Moody’s said the support package for Cyprus reduces the immediate risk of a restructuring of its sovereign debt. European banks had $39 billion in claims in Cyprus as of Sept. 30, according to Bank for International Settlements data.
“While raising the risk of deposit flight out of peripheral banking systems, the agreement reflects euro-area policymakers’ desire to avoid sovereign defaults in addition to Greece’s,” the ratings company wrote in its credit outlook.

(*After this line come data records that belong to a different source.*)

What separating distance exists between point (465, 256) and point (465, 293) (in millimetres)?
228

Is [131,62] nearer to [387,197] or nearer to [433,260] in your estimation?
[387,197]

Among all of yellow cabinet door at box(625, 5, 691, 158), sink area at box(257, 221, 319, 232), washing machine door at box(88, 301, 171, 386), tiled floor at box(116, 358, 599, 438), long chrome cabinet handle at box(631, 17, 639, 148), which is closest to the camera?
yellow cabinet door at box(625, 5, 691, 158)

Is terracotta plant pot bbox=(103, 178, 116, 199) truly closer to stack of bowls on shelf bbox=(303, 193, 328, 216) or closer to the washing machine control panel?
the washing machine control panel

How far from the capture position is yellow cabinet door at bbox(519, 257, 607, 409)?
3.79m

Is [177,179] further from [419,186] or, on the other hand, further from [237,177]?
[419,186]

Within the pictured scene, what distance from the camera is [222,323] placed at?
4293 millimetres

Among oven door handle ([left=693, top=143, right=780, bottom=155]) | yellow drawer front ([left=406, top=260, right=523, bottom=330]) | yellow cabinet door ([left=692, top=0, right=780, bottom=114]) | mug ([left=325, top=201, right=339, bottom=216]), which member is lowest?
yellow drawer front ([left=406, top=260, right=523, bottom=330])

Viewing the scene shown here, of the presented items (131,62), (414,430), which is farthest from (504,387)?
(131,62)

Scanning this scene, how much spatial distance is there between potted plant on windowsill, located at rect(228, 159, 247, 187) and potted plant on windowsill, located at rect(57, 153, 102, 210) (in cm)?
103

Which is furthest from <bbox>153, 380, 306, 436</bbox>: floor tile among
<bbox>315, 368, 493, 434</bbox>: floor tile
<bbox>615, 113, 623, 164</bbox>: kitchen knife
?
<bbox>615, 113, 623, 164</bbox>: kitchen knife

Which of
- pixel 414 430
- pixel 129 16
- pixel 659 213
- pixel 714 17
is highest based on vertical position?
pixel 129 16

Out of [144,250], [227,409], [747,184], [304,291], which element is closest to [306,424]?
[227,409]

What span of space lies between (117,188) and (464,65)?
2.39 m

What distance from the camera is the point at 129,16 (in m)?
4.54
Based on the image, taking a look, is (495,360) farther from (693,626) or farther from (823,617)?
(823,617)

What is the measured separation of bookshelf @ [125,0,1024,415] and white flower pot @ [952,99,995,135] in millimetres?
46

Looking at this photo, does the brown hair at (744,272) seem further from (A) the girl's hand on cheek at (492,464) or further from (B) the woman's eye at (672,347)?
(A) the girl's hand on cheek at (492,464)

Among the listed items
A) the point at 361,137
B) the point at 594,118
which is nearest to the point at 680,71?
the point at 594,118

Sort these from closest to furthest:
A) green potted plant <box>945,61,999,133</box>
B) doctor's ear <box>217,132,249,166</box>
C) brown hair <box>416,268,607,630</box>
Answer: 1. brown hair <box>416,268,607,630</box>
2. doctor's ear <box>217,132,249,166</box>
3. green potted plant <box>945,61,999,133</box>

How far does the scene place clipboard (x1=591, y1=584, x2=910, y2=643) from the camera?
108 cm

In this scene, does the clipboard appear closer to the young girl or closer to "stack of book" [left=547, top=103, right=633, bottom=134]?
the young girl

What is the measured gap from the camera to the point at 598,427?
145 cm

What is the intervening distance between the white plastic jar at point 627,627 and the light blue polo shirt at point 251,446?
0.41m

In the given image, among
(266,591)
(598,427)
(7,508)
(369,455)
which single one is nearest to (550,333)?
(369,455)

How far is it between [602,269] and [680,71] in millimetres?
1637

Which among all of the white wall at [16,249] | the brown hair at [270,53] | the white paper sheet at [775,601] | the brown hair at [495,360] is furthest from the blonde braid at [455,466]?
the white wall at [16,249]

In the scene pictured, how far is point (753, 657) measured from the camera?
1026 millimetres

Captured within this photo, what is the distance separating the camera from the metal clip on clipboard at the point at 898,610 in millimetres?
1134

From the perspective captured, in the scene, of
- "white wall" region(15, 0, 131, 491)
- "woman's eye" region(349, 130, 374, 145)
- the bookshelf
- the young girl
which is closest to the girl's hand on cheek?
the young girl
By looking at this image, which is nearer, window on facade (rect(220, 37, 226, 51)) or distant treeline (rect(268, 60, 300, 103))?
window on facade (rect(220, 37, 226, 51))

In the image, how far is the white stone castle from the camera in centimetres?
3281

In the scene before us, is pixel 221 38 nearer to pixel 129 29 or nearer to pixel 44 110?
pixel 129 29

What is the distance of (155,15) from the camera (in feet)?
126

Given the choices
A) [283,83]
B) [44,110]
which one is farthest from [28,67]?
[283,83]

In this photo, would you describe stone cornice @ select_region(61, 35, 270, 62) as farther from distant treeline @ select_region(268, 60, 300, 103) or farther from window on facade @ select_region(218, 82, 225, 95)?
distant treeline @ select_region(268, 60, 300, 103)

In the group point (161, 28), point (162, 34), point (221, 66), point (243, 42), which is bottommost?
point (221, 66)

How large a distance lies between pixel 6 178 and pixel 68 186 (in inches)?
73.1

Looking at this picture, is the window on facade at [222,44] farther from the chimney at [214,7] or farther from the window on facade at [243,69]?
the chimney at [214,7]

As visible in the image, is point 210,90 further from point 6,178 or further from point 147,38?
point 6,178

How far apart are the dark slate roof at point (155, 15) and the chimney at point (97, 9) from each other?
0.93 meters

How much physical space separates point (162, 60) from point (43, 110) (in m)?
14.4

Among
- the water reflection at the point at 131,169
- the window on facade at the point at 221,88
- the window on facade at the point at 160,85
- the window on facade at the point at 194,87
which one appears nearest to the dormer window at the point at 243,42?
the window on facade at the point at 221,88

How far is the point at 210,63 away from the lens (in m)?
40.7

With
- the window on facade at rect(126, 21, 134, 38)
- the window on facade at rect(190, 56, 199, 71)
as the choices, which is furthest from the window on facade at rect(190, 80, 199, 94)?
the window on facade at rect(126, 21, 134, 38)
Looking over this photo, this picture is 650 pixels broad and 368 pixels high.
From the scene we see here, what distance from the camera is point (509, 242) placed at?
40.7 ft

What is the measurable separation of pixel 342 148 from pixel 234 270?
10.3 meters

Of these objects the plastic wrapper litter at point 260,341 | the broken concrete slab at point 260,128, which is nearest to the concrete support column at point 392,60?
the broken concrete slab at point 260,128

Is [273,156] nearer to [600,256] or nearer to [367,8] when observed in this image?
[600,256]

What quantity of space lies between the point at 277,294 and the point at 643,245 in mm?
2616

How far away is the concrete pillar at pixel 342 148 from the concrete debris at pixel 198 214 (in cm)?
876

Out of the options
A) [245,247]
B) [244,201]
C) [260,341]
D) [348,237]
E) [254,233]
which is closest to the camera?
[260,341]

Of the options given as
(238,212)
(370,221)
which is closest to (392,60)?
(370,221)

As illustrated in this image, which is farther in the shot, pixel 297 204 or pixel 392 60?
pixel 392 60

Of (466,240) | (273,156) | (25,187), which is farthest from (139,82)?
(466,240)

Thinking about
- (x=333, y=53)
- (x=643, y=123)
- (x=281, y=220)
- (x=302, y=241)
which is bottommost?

The outcome of tomorrow’s vote on the measures, delayed today for a second day, will be key to determining the direction of asset prices, Frommen said. President Nicos Anastasiades’ government has 20 seats in the 56-member assembly. Diko, which supported him in his election last month, holds eight seats.
The plan has “broken trust in a way that is similar to the taboo that was originally broached in Greece and risks pushing citizens further away from Europe,” Frommen said. “Stocks could improve depending on how the vote goes, but if we see runs on banks or violence then Europe could shiver.”
Russian President Vladimir Putin called the tax “unfair, unprofessional and dangerous,” according to a statement posted on the Kremlin website. Russian companies and individuals have $31 billion of deposits in Cyprus, according to Moody’s Investors Services.
Cypriot banks had 68.4 billion euros of deposits from clients other than banks at the end of January. The planned levy -- 6.75% of all deposits up to 100,000 euros and 9.9% above that -- would whittle down the euro-area’s bailout of Cyprus to 10 billion euros from 17 billion euros, near the size of the nation’s 18 billion-euro economy.